When will one ever learn?
"Daniel" 10 x 8" Oil on Museum Board

Sunday, January 23, 2011

Ohio Art League Drawing Session

Sunday afternoon 1:00 - 4:00 PM - my first time at the open life drawing session sponsored by the Ohio Art League in Columbus, OH. $8.00 = 3 hours of time with a live model. I am out of practice, but I think some progress was made in the 3 hours of study. You can click on the images and enlarge them if you like.

Today's Tools
11 x 14" Strathmore 400 Series Drawing Pad
Bic Retractable Pencil
#4 Charcoal Pencil
Sienna Conte Crayon
Kneeded Eraser

60 second poses - Bic pencil
The model said she'd been doing a lot of Yoga lately,
and she took complex and interesting poses.

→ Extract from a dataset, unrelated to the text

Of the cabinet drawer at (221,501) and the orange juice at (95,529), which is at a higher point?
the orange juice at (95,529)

2 minute poses - still using the same pencil

2 minute poses continued & one 15 minute pose
Oooh, I am out of practice

40 minute pose? charcoal and conte crayon, eraser as drawing tool

30 minutes - charcoal on white Rives BFK
the prince of printmaking papers!

25 minutes, charcoal and conte, eraser
 on Strathmore 400 series off white paper

What a pleasure to spend an afternoon with a wonderful model.
C'est tout!

Thursday, January 20, 2011

Daily 90 1 & 2 - Snow Queen joins the challenge!

Here she is - The Snow Queen!
She brought 6" of snow to my town today.
(In case you didn't know, it's me in disguise.)

The Queen noticed on Facebook that two of her painter friends had challenged each other to paint 90 daily paintings. I've never really been that interested in doing daily paintings, but when I saw Michelle Walker's painting, I invited myself into their challenge -
way back on January 5.

I was already 5 paintings behind at that point!
When I woke up this morning I was 15 paintings behind!
I woke up to falling snow, read an email from my friend Ray who was going out to paint snow in Cincinnati, and with 'the challenge' looming over my head like the sword of Damocles,
I decided to get in the game.

First, breakfast at The Nut.
Second, pay a bill in person, allowing me to do a little driving in the village and see what possibilities were out there. It worked. I found a spot easily, a field of corn stubble with a treeline, and the snow whiting out some of the background.

Here was my studio.
At the right you see my EasyL 12 x 16" easel, poised and itching to get into the game with a 5 x 7" gessoboard panel that has been toned with thinned down Transparent Red Oxide. The snow was falling steadily, and hard, making it impossible to paint outside without the umbrella I'd forgotten. The area behind the steering wheel was too tight to put the easel in front of me, so I sat it on the seat beside me and forced me to paint with my arm extended - just like I should!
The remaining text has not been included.